Maryland's food banks are coming up short this holiday season.
Food contributions to charitable organizations throughout Maryland are not meeting expectations, forcing many to scale back Thanksgiving baskets and other donations.
"I think everybody's feeling a crunch," said Deborah Flateman, chief executive officer of the Maryland Food Bank, the largest such group in the state.
The Maryland Food Bank, one of more than 200 nationwide sponsored by America's Second Harvest, provides nearly 12 million pounds of food annually to 1,000 community groups.
And though donations are up about 600,000 pounds from this time last year, Flateman said, the Maryland Food Bank has only about two weeks' inventory on hand and is distributing 3 percent more than last year.
"We're concerned about the amount of food we're able to attract," she said. "We're concerned about the donated product."
Flateman's group is not alone.
The Western Maryland Food Bank in Cumberland conducts a "Bags of Plenty" food drive each November, sending brown bags to area residents to fill and return.

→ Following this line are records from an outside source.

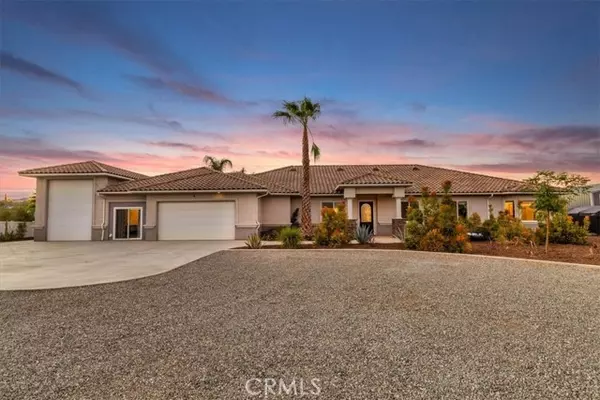 17180 Mockingbird Canyon Road, Riverside, CA 92504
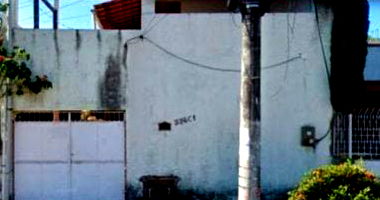 Casa Duplex Ocupada em São Gonçalo - 56m²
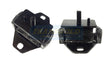 Engine Mount Front LH/RH Fits Foton Tunland TEM4014 - Transgold | Universal Auto Spares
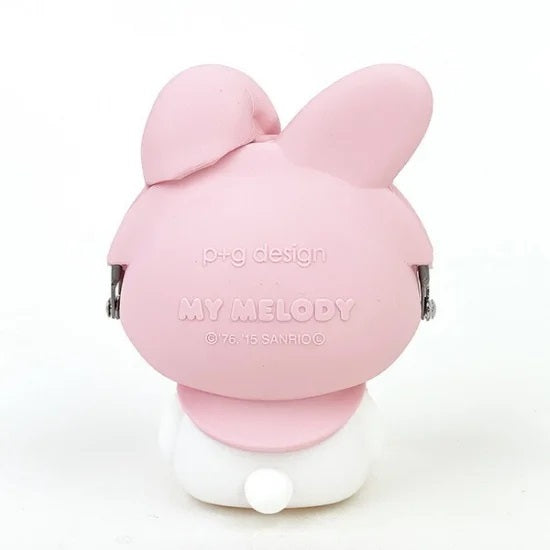 3D POCHI My Melody Pink Purse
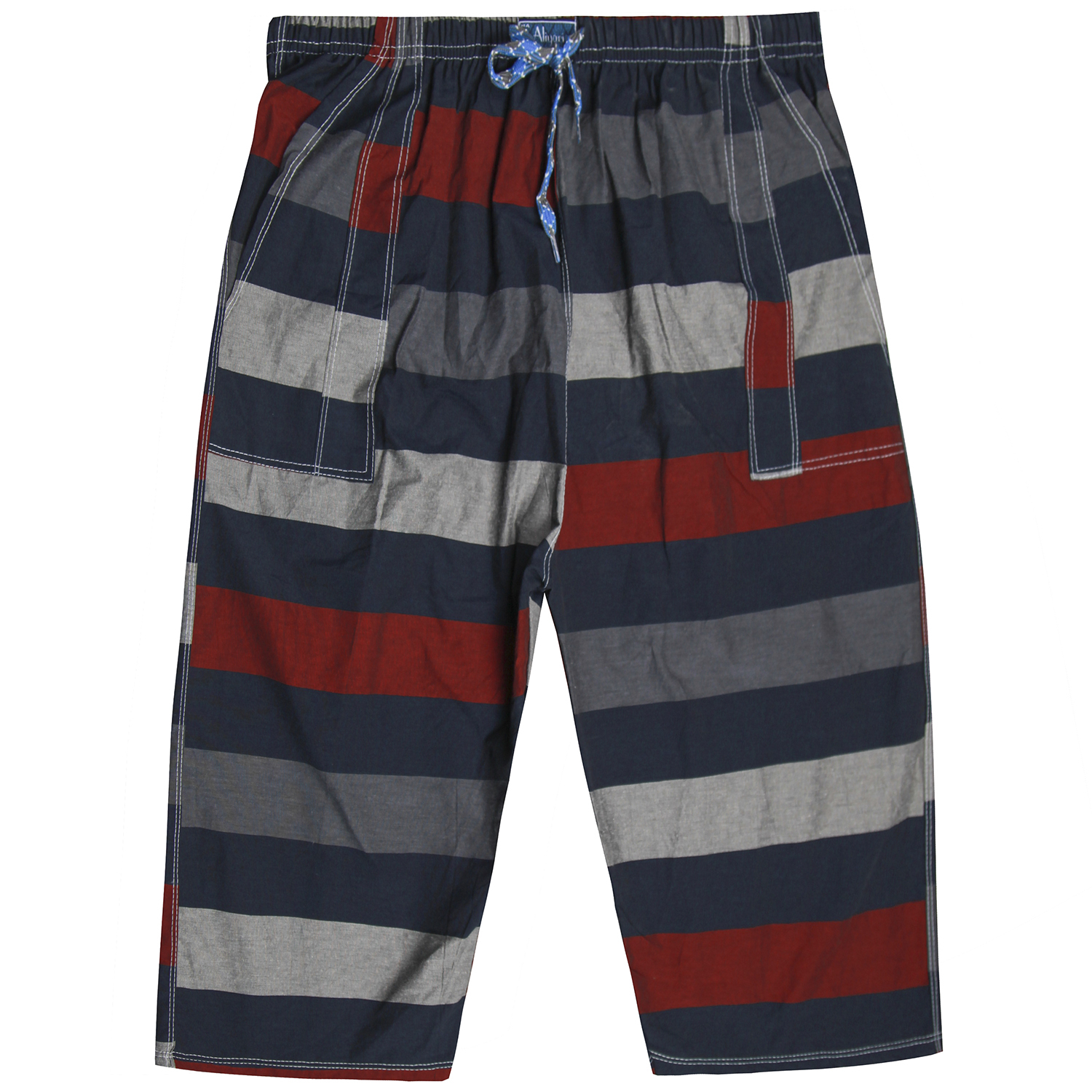 شلوارک مردانه کد 6002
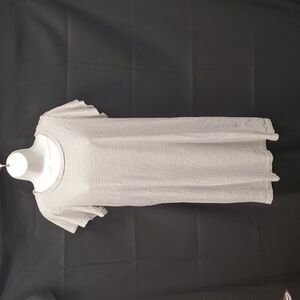 t.la Tee Shirt Dress SZ SM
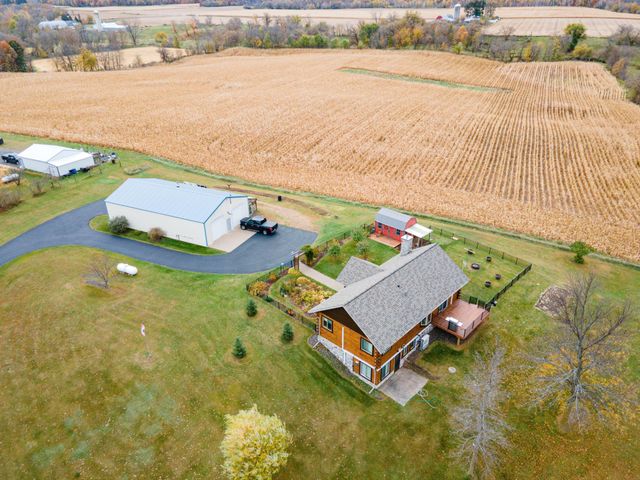 2040 275th Avenue, Luck, WI 54853
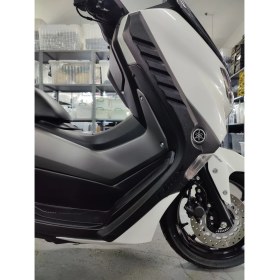 Resim Modimot Yamaha Nmax 125/155 Bacak Koruma Seti (2023-2024) 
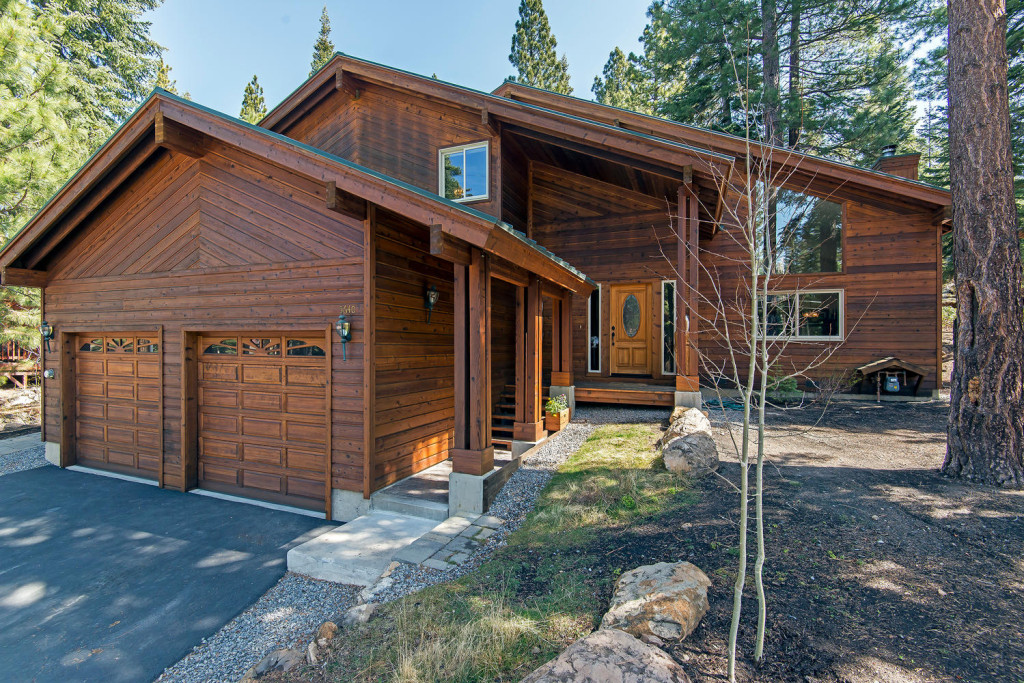 5640 Sahara Drive Carnelian Bay | Agate Bay Home for Sale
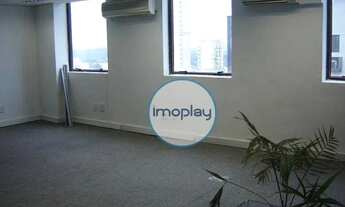 Imagem 2: Conjunto à venda, 80 m² por R$ 731.400,00 - Jardim Paulista - São Paulo/SP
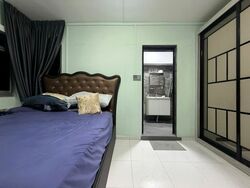 Blk 969 Hougang Street 91 (Hougang), HDB 4 Rooms #606087251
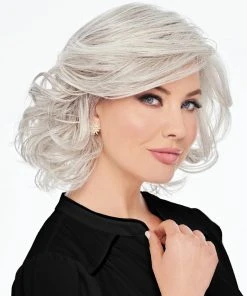 Bombshell Bob | Synthetic Wig By Hairdo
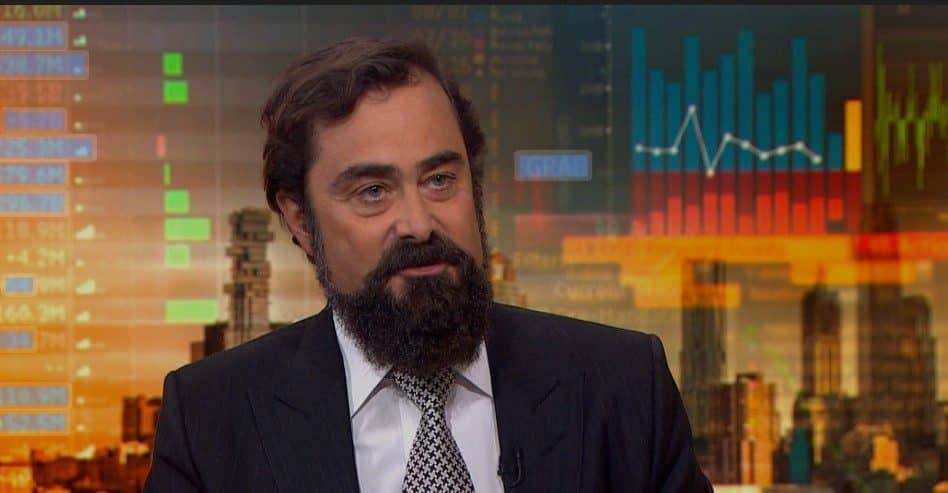 Merkezi New York'ta bulunan Amerikan çok uluslu bağımsız yatırım bankası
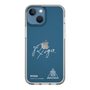 スリムプロテクションケース［ スマートフォンケース<書き下ろしサインver.>ホワイト - RYOGA ］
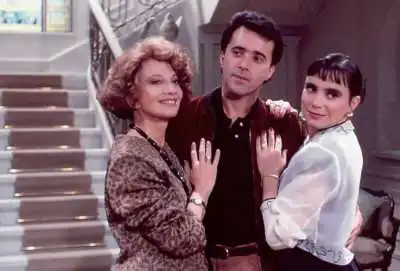 Vale a Pena Ver de Novo - Rainha da Sucata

The event ended yesterday.
The food bank markets its program and has donation bins set up throughout Allegany County. The campaign is about 1,000 pounds behind last year's, and 2,000 pounds from its goal, according to Diana Loar, the food bank's director.
Loar said she hopes the goal will be met. "We're trying to make that happen," she said.
First Wesleyan Church in Easton distributed 220 Thanksgiving food boxes Tuesday to Talbot County residents. The boxes were expected to reach 1,000 people, said the Rev. Dustin Ives.
The church's pastor said there is "abundant need" for the food boxes, which have "all the makings of a Thanksgiving meal."
"This year, for us, the need is consistent compared to what we've seen every year," Ives said. "We're actually giving away a little less this year. We don't have quite the resources we've had in the past."
Avery Wilson, president of the Riverdale-based International Youth Fellowship, said his group had experienced some struggles with its food drive.
International Youth Fellowship teamed up with local groups that regularly conduct food drives to help boost donations during its campaign that ran from mid-October to mid-November. That wasn't enough.
"Last year we did better than this year," Wilson said. "A lot of people aren't doing food drives."
The group assembled about 50 food baskets this year, down from 100 last year, Wilson said.
Food donations in general have dropped significantly over the past few years, and Flateman attributes at least part of the decrease to changes in the way large manufacturers and suppliers donate. Tighter quality control restrictions on food manufacturers can mean fewer donations, she said.
"Salvage product," which includes dented cans and jars with missing labels, is a mainstay of food banking, but many manufacturers and grocers are redirecting it to the secondary market, Flateman said.
Discount grocers buy and resell salvage product, which can force food banks to compete with discount grocers, she said.